Il prodotto è stato realizzato con la collaborazione del prof.
Marquis che ha coordinato tutta l’attività informatica e ci ha
guidati nelle fasi di progettazione e di produzione del materiale
necessario.
Sono stati digitati i testi e realizzati i collegamenti ipertestuali
tra le schede, effettuate le fotografie sia con la macchina
fotografica tradizionale sia con la fotocamera digitale di cui la
scuola è dotata, riprese le immagini con lo scanner e
successivamente rielaborate al computer.
L’ipertesto non è ancora terminato ma le possibilità di navigazione
tra quanto prodotto è già notevole, è composto da molte schede che,
oltre ai testi, riportano carte e fotografie storiche , mappe
sensibili che consentono il passaggio ad altre schede attraverso un
clic con il mouse sulle immagini o sulle parole, schede di
approfondimento, schede storiche e molto altro.

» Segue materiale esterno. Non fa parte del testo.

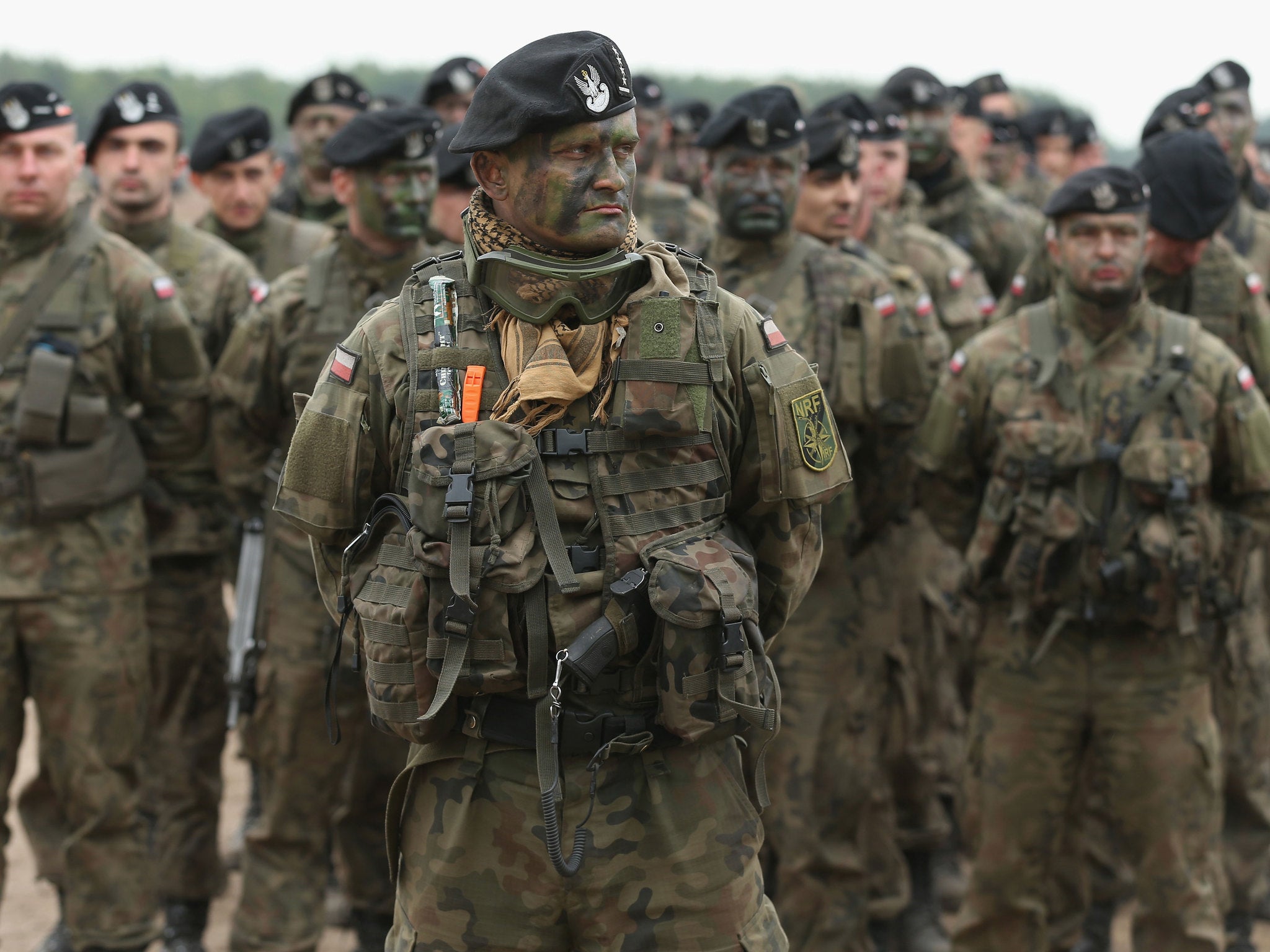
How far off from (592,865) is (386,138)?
334 centimetres

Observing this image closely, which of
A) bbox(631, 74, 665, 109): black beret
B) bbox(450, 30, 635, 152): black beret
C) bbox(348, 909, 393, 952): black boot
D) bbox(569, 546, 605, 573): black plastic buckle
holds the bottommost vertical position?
bbox(348, 909, 393, 952): black boot

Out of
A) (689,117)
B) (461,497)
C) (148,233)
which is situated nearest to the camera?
(461,497)

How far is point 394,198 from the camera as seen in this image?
5.86m

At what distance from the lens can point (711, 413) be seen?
11.1ft

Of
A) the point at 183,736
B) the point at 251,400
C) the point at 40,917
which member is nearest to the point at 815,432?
the point at 251,400

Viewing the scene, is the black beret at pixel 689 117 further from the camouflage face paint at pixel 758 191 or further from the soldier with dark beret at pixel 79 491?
the soldier with dark beret at pixel 79 491

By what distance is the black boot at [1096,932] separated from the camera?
636cm

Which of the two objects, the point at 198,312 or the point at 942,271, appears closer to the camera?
the point at 198,312

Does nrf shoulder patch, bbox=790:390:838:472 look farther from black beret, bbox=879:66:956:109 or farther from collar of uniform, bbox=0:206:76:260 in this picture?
black beret, bbox=879:66:956:109

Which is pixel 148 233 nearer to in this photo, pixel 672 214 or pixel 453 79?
pixel 453 79

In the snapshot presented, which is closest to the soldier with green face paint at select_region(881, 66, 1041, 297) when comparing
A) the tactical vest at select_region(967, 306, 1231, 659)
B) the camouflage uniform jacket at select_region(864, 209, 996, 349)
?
the camouflage uniform jacket at select_region(864, 209, 996, 349)

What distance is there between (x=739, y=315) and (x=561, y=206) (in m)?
0.49

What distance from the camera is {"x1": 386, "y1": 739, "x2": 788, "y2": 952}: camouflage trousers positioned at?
3318mm

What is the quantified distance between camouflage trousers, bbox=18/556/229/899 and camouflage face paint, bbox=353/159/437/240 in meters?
1.66
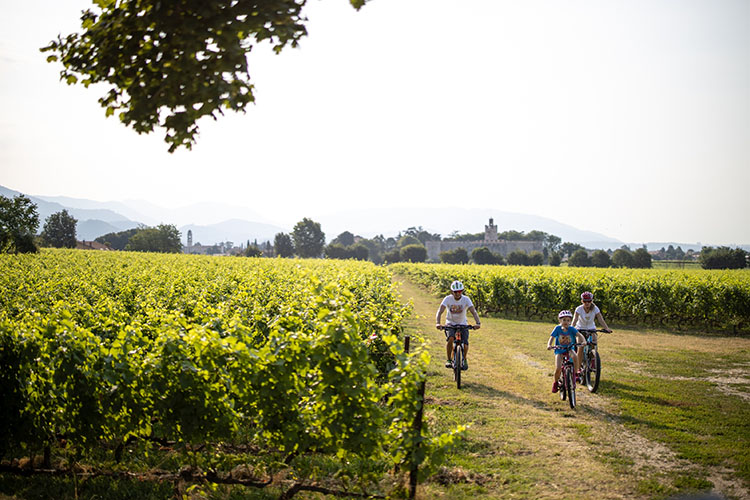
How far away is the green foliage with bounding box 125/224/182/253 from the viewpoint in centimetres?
11238

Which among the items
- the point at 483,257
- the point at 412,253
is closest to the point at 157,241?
the point at 412,253

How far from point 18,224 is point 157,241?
199 feet

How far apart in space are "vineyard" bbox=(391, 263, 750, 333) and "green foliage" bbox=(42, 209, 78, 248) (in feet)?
376

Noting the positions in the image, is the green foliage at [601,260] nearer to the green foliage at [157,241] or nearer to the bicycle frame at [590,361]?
the green foliage at [157,241]

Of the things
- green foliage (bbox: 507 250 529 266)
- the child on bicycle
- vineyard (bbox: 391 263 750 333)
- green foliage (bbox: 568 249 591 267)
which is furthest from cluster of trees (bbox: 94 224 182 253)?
the child on bicycle

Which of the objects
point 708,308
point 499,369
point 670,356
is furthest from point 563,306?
point 499,369

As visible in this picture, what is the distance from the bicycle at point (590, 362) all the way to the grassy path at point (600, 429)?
1.56 ft

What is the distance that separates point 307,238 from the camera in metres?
165

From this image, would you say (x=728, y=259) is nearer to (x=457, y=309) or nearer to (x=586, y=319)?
(x=586, y=319)

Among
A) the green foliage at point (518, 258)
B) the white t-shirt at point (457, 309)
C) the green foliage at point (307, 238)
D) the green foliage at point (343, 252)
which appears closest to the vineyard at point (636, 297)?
the white t-shirt at point (457, 309)

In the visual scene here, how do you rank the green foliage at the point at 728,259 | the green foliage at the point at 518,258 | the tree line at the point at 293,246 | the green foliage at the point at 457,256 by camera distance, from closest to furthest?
the tree line at the point at 293,246
the green foliage at the point at 728,259
the green foliage at the point at 518,258
the green foliage at the point at 457,256

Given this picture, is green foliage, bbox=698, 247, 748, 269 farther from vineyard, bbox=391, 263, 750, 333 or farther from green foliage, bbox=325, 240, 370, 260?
green foliage, bbox=325, 240, 370, 260

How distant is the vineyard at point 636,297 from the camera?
22609mm

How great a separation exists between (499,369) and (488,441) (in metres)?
5.89
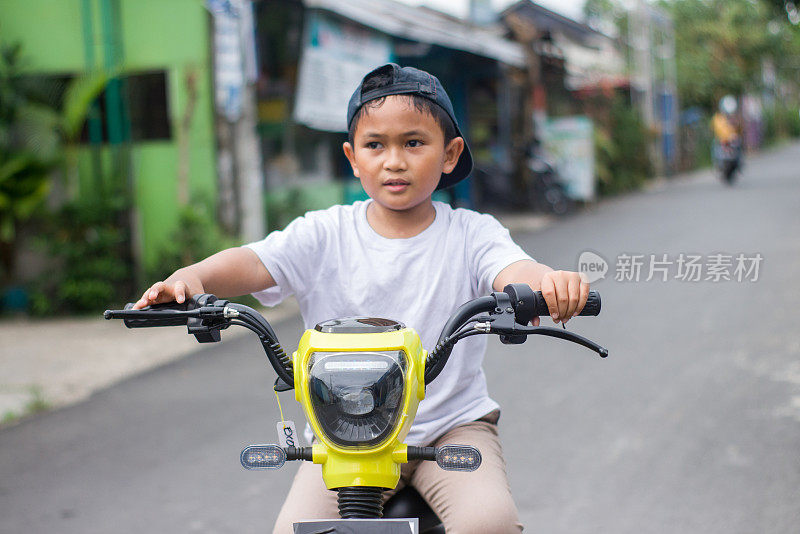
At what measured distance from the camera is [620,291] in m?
8.69

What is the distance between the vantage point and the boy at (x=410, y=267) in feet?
6.20

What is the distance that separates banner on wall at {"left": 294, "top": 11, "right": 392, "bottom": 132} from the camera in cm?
991

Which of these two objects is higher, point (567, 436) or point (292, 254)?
point (292, 254)

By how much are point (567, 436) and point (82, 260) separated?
537cm

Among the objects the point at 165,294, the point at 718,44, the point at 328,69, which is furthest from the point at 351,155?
the point at 718,44

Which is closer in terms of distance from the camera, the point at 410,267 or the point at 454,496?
the point at 454,496

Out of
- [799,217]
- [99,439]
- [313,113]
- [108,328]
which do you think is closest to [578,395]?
[99,439]

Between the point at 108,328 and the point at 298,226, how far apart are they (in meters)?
6.13

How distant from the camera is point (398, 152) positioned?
1.93m

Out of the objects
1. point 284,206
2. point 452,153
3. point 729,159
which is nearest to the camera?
point 452,153

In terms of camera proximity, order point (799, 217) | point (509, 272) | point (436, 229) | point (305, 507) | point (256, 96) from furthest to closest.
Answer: point (799, 217)
point (256, 96)
point (436, 229)
point (509, 272)
point (305, 507)

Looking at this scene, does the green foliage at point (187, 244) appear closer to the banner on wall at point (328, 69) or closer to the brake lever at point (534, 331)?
the banner on wall at point (328, 69)

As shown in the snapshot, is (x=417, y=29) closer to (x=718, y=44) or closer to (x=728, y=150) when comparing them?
(x=728, y=150)

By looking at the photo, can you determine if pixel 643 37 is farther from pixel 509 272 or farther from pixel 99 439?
pixel 509 272
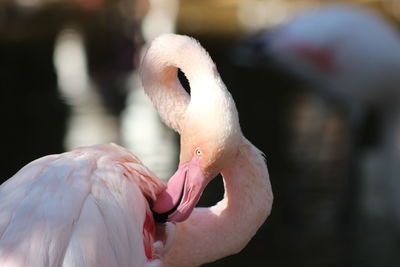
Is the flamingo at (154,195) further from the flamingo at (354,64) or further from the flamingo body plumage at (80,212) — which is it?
the flamingo at (354,64)

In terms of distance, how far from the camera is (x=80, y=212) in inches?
114

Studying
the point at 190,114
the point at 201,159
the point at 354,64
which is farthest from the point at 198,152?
the point at 354,64

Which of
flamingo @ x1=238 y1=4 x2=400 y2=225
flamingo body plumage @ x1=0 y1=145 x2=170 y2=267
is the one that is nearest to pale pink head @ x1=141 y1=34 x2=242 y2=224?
flamingo body plumage @ x1=0 y1=145 x2=170 y2=267

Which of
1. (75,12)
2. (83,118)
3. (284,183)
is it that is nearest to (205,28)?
(75,12)

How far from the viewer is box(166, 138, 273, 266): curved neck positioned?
11.1ft

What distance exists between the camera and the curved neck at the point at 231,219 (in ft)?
11.1

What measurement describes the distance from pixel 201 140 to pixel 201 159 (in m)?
0.08

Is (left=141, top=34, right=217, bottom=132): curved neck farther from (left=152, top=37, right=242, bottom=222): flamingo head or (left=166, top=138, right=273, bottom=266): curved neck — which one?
(left=166, top=138, right=273, bottom=266): curved neck

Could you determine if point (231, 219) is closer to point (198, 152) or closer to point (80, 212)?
point (198, 152)

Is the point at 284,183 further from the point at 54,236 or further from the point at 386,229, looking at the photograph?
the point at 54,236

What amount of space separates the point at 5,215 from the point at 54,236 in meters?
0.19

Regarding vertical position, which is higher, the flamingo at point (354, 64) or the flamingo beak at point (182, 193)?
the flamingo beak at point (182, 193)

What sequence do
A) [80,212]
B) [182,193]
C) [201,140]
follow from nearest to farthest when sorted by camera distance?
[80,212] < [201,140] < [182,193]

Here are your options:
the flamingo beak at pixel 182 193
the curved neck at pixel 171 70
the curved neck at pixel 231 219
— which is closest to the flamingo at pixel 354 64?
the curved neck at pixel 231 219
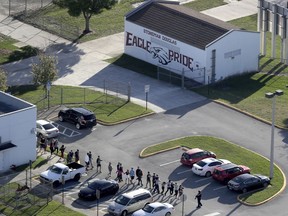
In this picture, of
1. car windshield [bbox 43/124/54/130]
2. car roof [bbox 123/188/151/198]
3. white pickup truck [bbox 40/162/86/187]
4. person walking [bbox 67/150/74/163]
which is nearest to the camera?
car roof [bbox 123/188/151/198]

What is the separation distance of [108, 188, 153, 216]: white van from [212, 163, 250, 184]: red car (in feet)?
23.5

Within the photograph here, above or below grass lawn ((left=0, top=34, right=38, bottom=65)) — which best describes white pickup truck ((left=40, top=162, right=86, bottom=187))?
above

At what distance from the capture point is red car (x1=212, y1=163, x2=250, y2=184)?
85.2m

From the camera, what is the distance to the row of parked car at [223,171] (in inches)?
3297

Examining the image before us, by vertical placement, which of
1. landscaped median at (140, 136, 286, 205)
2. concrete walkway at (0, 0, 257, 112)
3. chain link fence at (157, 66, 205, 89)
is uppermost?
landscaped median at (140, 136, 286, 205)

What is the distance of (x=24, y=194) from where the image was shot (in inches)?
3243

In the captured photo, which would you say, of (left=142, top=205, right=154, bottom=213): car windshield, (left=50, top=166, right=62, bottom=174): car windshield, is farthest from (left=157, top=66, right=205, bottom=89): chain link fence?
(left=142, top=205, right=154, bottom=213): car windshield

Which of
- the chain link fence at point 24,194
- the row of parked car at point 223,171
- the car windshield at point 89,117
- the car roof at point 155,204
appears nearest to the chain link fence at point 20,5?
the car windshield at point 89,117

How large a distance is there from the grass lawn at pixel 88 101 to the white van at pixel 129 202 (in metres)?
17.9

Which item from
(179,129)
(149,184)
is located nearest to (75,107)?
(179,129)

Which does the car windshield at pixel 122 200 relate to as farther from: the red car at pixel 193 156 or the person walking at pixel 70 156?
the red car at pixel 193 156

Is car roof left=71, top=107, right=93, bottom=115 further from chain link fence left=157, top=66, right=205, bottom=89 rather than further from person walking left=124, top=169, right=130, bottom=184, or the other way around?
chain link fence left=157, top=66, right=205, bottom=89

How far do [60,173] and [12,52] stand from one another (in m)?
36.8

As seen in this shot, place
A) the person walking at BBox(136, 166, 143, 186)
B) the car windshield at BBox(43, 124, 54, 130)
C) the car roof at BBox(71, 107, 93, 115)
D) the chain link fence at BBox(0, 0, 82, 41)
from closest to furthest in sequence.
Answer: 1. the person walking at BBox(136, 166, 143, 186)
2. the car windshield at BBox(43, 124, 54, 130)
3. the car roof at BBox(71, 107, 93, 115)
4. the chain link fence at BBox(0, 0, 82, 41)
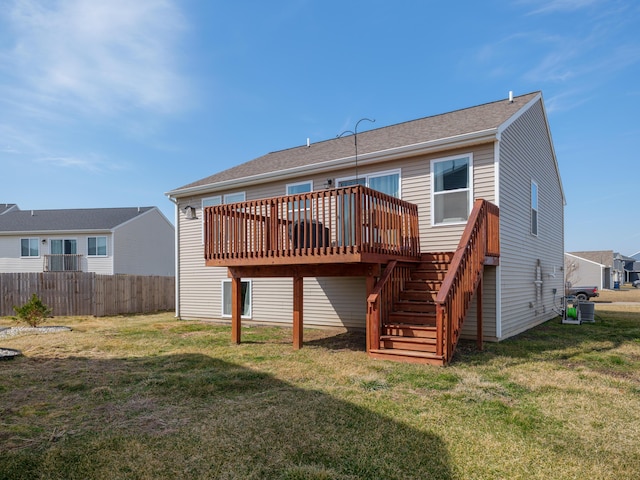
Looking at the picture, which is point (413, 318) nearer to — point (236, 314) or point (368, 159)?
point (236, 314)

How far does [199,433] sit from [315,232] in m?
4.30

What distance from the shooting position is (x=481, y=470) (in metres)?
2.89

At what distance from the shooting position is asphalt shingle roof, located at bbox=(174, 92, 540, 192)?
8.97 m

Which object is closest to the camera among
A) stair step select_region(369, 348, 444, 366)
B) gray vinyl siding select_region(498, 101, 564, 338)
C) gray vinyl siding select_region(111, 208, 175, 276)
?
stair step select_region(369, 348, 444, 366)

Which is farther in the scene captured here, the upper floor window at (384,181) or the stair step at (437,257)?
the upper floor window at (384,181)

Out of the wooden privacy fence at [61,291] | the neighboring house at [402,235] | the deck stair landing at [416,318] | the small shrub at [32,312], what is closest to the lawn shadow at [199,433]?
the deck stair landing at [416,318]

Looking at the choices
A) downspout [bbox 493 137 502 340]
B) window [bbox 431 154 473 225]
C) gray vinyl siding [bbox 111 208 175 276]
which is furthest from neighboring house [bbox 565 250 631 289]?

Attraverso un menu a icone posto nella parte alta dello schermo è
possibile passare da un settore ad un altro del prodotto (le mura,
le porte, le santelle e gli affreschi, le fontane, le torri).
La consultazione è facile così come è facile ritornare al punto di
partenza per "esplorare" nuovi percorsi di ricerca.
Nel produrre questo ipertesto abbiamo imparato non solo ad usare gli
strumenti informatici, ma soprattutto a comunicare agli altri le
nostre conoscenze in un modo diverso, molto più stimolante e
attuale: il linguaggio di noi ragazzi.